Tyzack Jonathan D, Mussa Hamse Y, Williamson Mark J, Kirchmair Johannes, Glen Robert C
Unilever Centre for Molecular Science Informatics, Department of Chemistry, University of Cambridge, Lensfield Road, CB2 1EW Cambridge, UK.
ETH Zurich, Department of Chemistry and Applied Biosciences, Institute of Pharmaceutical Sciences, HCI G 474.2, Vladimir-Prelog-Weg 1-5/10, 8093 Zurich, Switzerland.
J Cheminform. 2014 May 27;6:29. doi: 10.1186/1758-2946-6-29. eCollection 2014.
The prediction of sites and products of metabolism in xenobiotic compounds is key to the development of new chemical entities, where screening potential metabolites for toxicity or unwanted side-effects is of crucial importance. In this work 2D topological fingerprints are used to encode atomic sites and three probabilistic machine learning methods are applied: Parzen-Rosenblatt Window (PRW), Naive Bayesian (NB) and a novel approach called RASCAL (Random Attribute Subsampling Classification ALgorithm). These are implemented by randomly subsampling descriptor space to alleviate the problem often suffered by data mining methods of having to exactly match fingerprints, and in the case of PRW by measuring a distance between feature vectors rather than exact matching. The classifiers have been implemented in CUDA/C++ to exploit the parallel architecture of graphical processing units (GPUs) and is freely available in a public repository.
It is shown that for PRW a SoM (Site of Metabolism) is identified in the top two predictions for 85%, 91% and 88% of the CYP 3A4, 2D6 and 2C9 data sets respectively, with RASCAL giving similar performance of 83%, 91% and 88%, respectively. These results put PRW and RASCAL performance ahead of NB which gave a much lower classification performance of 51%, 73% and 74%, respectively.

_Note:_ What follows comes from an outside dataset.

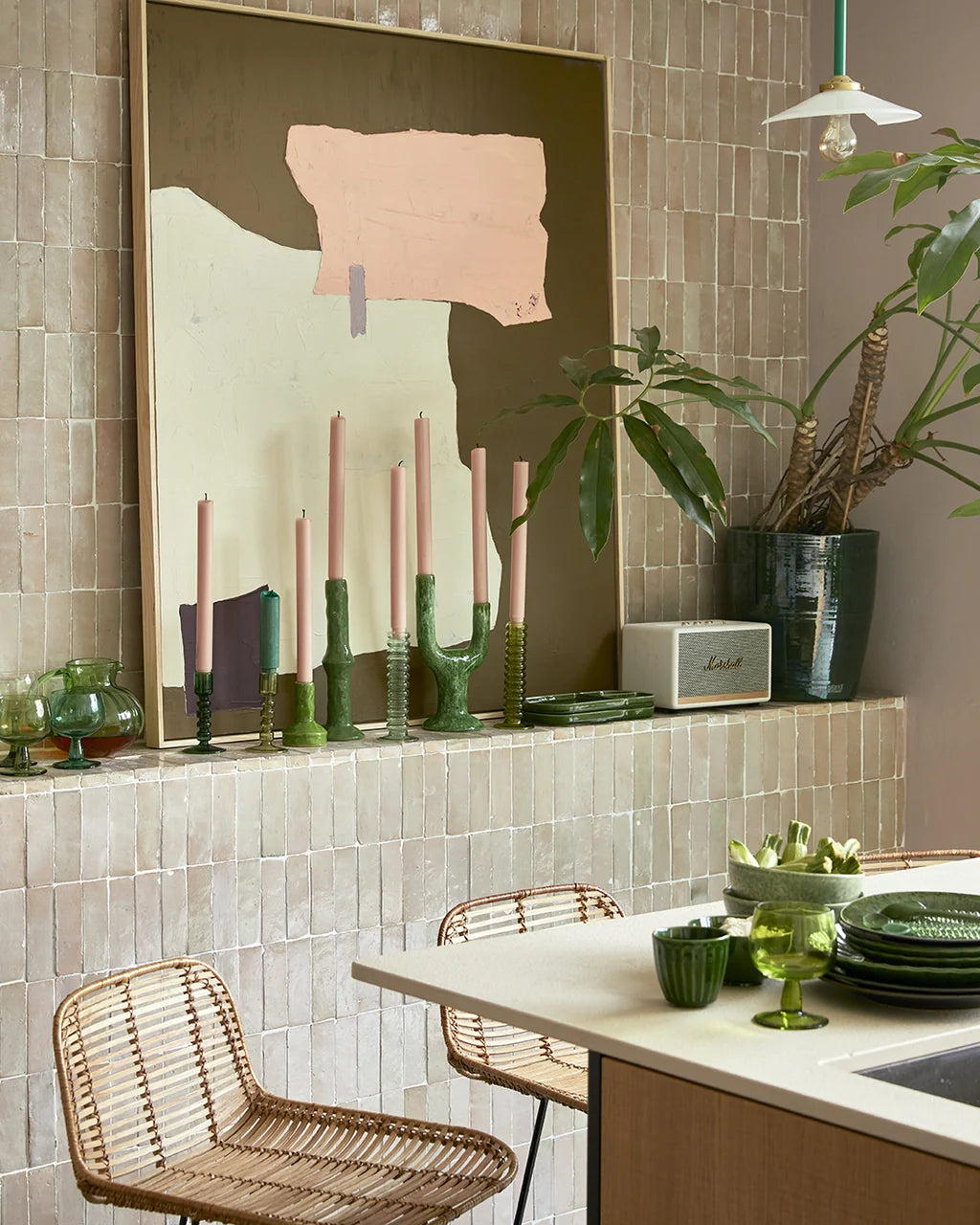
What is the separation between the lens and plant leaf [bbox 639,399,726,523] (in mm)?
3262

2D topological fingerprints calculated to a bond depth of 4-6 contain sufficient information to allow the identification of SoMs using classifiers based on relatively small data sets. Thus, the machine learning methods outlined in this paper are conceptually simpler and more efficient than other methods tested and the use of simple topological descriptors derived from 2D structure give results competitive with other approaches using more expensive quantum chemical descriptors. The descriptor space subsampling approach and ensemble methodology allow the methods to be applied to molecules more distant from the training data where data mining would be more likely to fail due to the lack of common fingerprints. The RASCAL algorithm is shown to give equivalent classification performance to PRW but at lower computational expense allowing it to be applied more efficiently in the ensemble scheme.
预测异源生物化合物的代谢位点和产物是新化学实体开发的关键,其中筛选潜在代谢物的毒性或不良副作用至关重要。在这项工作中,使用二维拓扑指纹对原子位点进行编码,并应用了三种概率机器学习方法:Parzen-Rosenblatt窗口法(PRW)、朴素贝叶斯法(NB)和一种名为RASCAL(随机属性子采样分类算法)的新方法。这些方法通过对描述符空间进行随机子采样来实现,以缓解数据挖掘方法经常遇到的必须精确匹配指纹的问题,对于PRW方法,通过测量特征向量之间的距离而不是精确匹配来实现。这些分类器已在CUDA/C++中实现,以利用图形处理单元(GPU)的并行架构,并且可在公共存储库中免费获取。
结果表明,对于PRW,在CYP 3A4、2D6和2C9数据集的前两个预测中分别有85%、91%和88%识别出代谢位点(SoM),RASCAL的表现与之相似,分别为83%、91%和88%。这些结果使PRW和RASCAL的性能优于NB,NB的分类性能要低得多,分别为51%、73%和74%。
计算到键深度为4 - 6的二维拓扑指纹包含足够的信息,能够使用基于相对较小数据集建立的分类器来识别代谢位点。因此,本文概述的机器学习方法在概念上比其他测试方法更简单、更高效,并且使用从二维结构导出的简单拓扑描述符所得到的结果与使用更昂贵的量子化学描述符的其他方法具有竞争力。描述符空间子采样方法和集成方法使这些方法能够应用于与训练数据差异更大的分子,在这种情况下,由于缺乏共同指纹,数据挖掘更有可能失败。结果表明,RASCAL算法与PRW具有同等的分类性能,但计算成本更低,使其能够在集成方案中更高效地应用。